Talk with your hands

“Communicating with your hands, palms up, is inviting and a good way to distract and react quickly,” said Goff.

Lean forward

Leaning forward and making strong eye contact signal active listening.

Honor space bubbles

Maintaining at least 4 feet of space from a person makes them more comfortable.

Leave pathways open

People get anxious and act out when their exits are blocked, he said.

4. Product liability in perspective

At the conference, retailers had a chance to look at today’s heightened regulatory and compliance scrutiny from the other side of the table.

Attendees, working in small groups, played the role of staffers from federal agencies, such as the U.S. Consumer Product Safety Commission and Food and Drug Administration, and made legal decisions over c-store product liability.

As part of the exercise, Steve Burkhart, vice president and general counsel, and Ryan Sullivan, corporate counsel for BIC Corp., shared best practices for dealing with the sale of illegal, noncompliant products; injuries caused by private-label products; and the sale of imported products from original equipment manufacturers that are not legally compliant.
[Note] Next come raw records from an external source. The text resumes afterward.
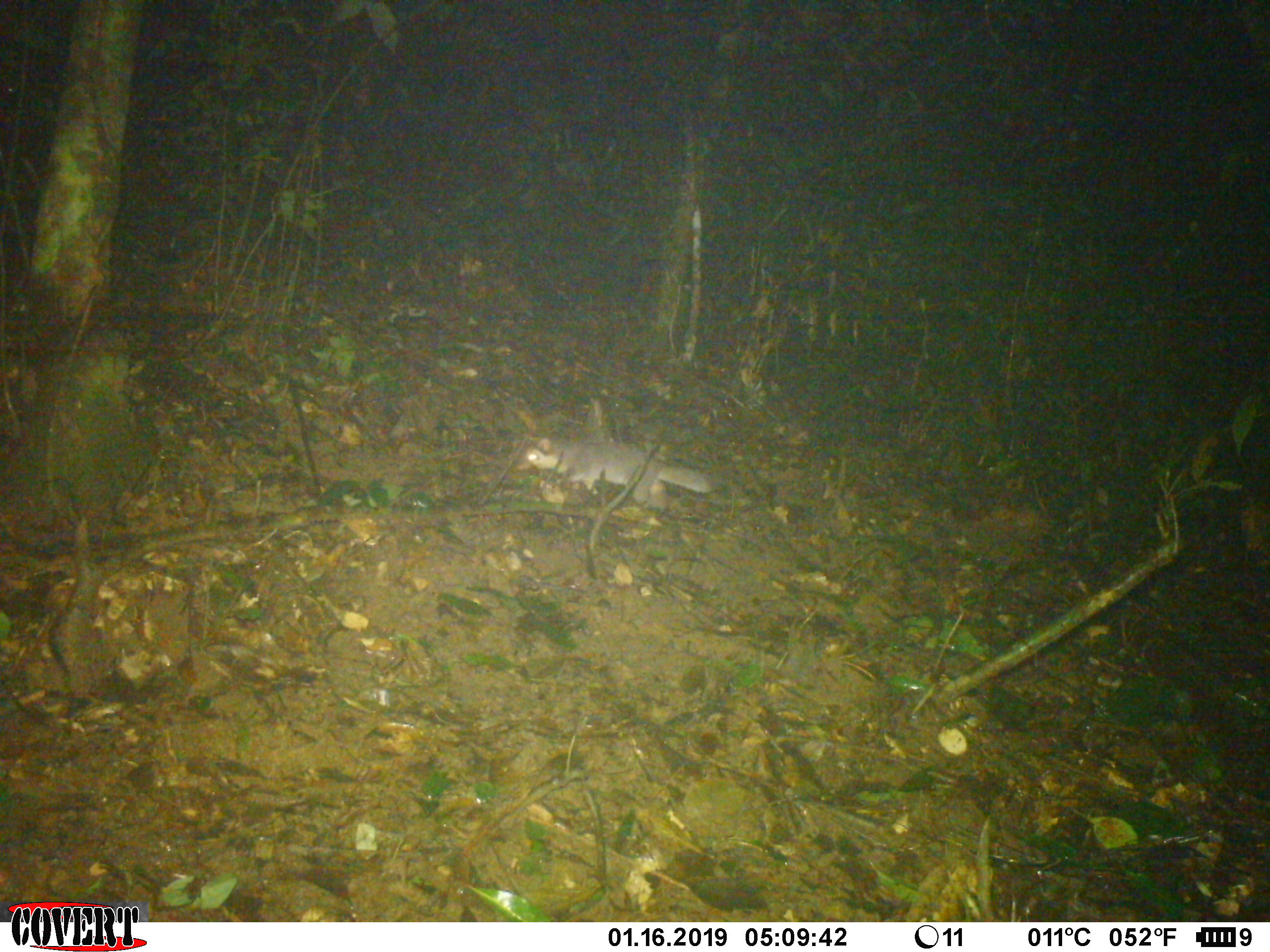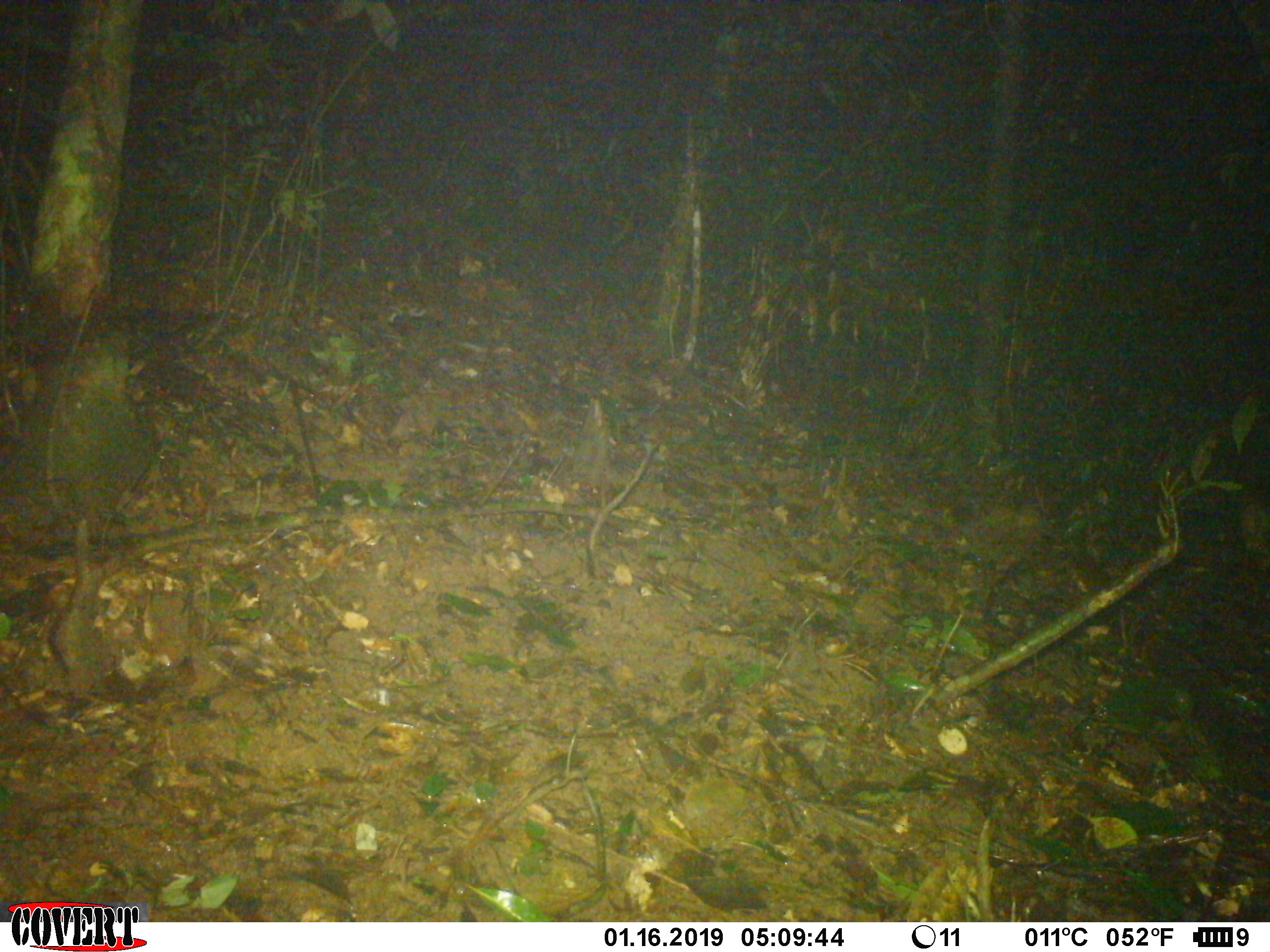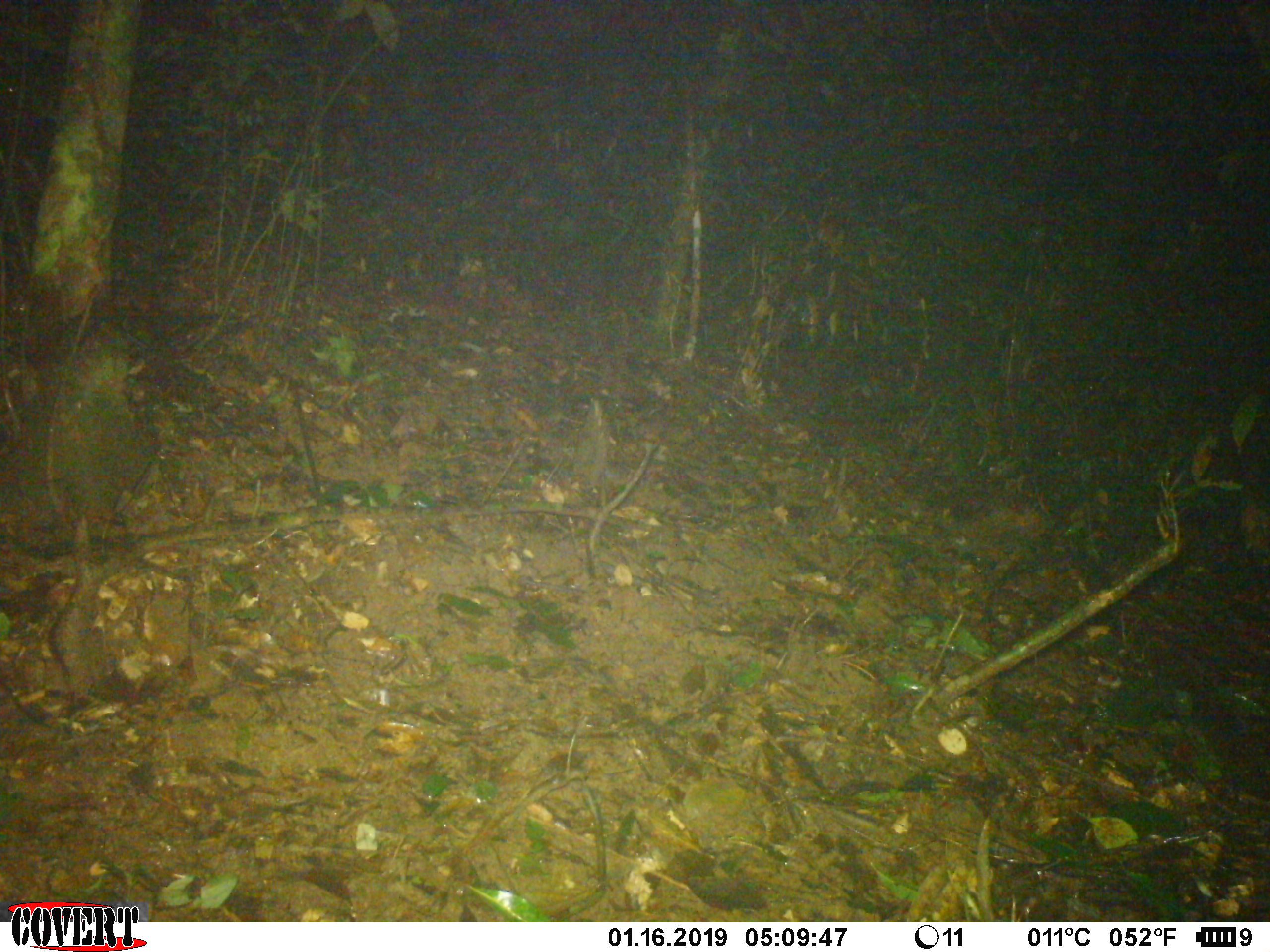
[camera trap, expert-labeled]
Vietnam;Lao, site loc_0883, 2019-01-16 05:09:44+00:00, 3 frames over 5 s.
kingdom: Animalia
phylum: Chordata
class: Mammalia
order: Carnivora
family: Mustelidae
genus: Melogale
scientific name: Melogale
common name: ferret badger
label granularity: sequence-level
They include:

  • Control purchasing.
  • Obtain indemnity and sufficient insurance coverage from highly rated companies.
  • Require foreign exporters to obtain appropriate insurance coverage from an American or international insurer that will protect you in case of a recall or lawsuit in the United States.
  • Obtain proof of compliance to standards and regulations.
  • Follow the law: Deal only with reputable, financially responsible manufacturers and distributors.

5. Fickle food safety

"What’s high risk anymore in terms of food safety?” said Daniel Coto, vice president of EHA Consulting Group Inc., an environmental and public-health consulting fırm based in Lake Worth, Fla. Diet trends, globalization of the food supply and evolving microbes are creating an ever-changing food-safety climate, and operators must be prepared, Coto said. For instance, unpasteurized-milk trends are driving up the health risks for dairy products, said Coto.
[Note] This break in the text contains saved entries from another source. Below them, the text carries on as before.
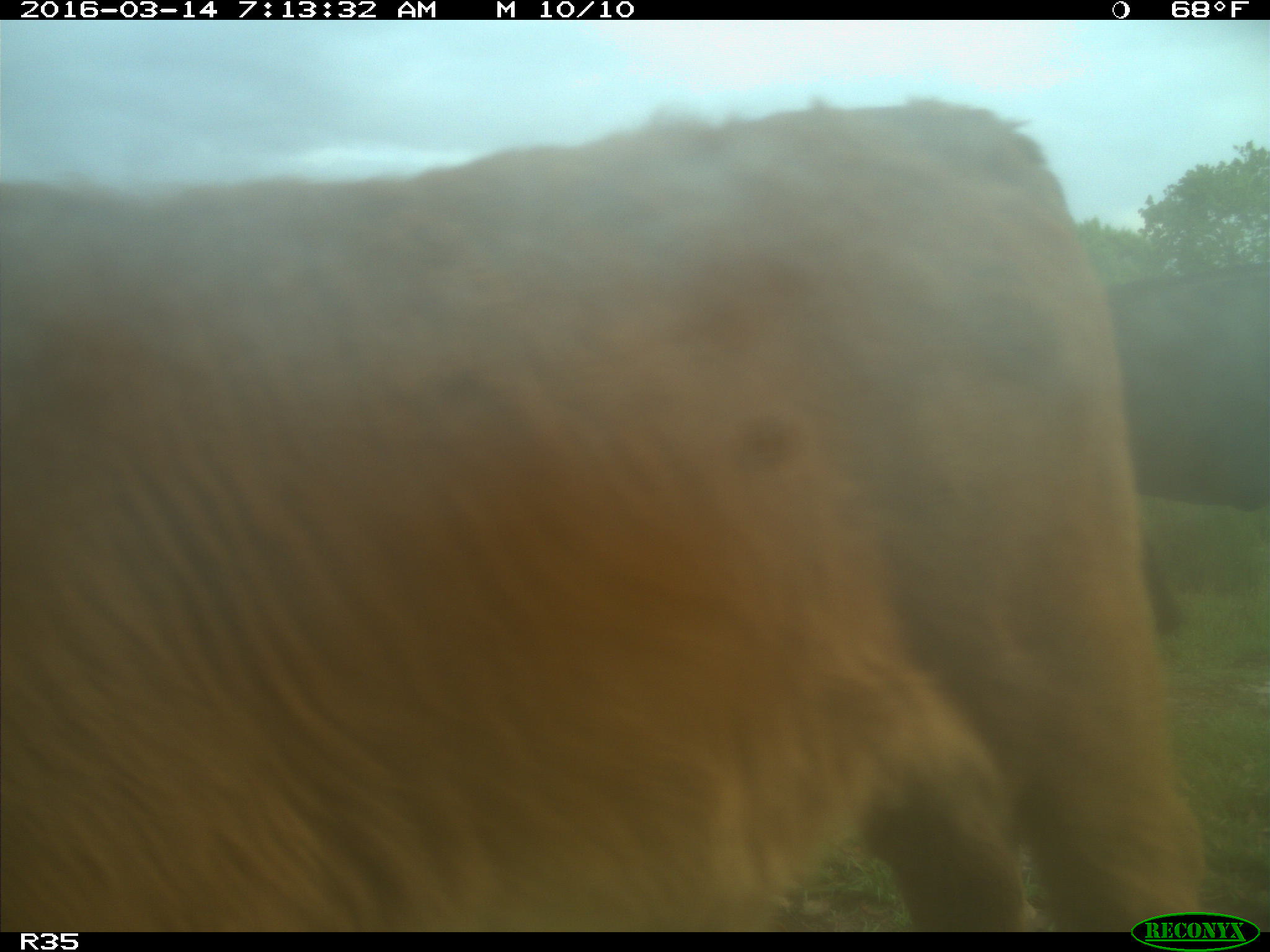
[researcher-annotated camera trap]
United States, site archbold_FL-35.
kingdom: Animalia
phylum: Chordata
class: Mammalia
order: Artiodactyla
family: Bovidae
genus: Bos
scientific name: Bos taurus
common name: domestic cow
Coto recommends developing strong relationships with regulatory agencies and training employees on the signs and symptoms of foodborne illnesses. But retailers are only as strong as their suppliers. For example, Chipotle’s 2015 salmonella outbreak was likely a vendor issue, rather than from a sick employee or mishandling of product, he said.

“It’s not enough just to make sure you’re not buying from a hot truck in a dark alley,” Coto said. He recommends verifying vendors’ records, requesting proof of certifications and asking about quality-assurance protocols, such as running final product through metal detectors.

“Remember, a third-party audit is only a snapshot of their food-safety protocols,” he said.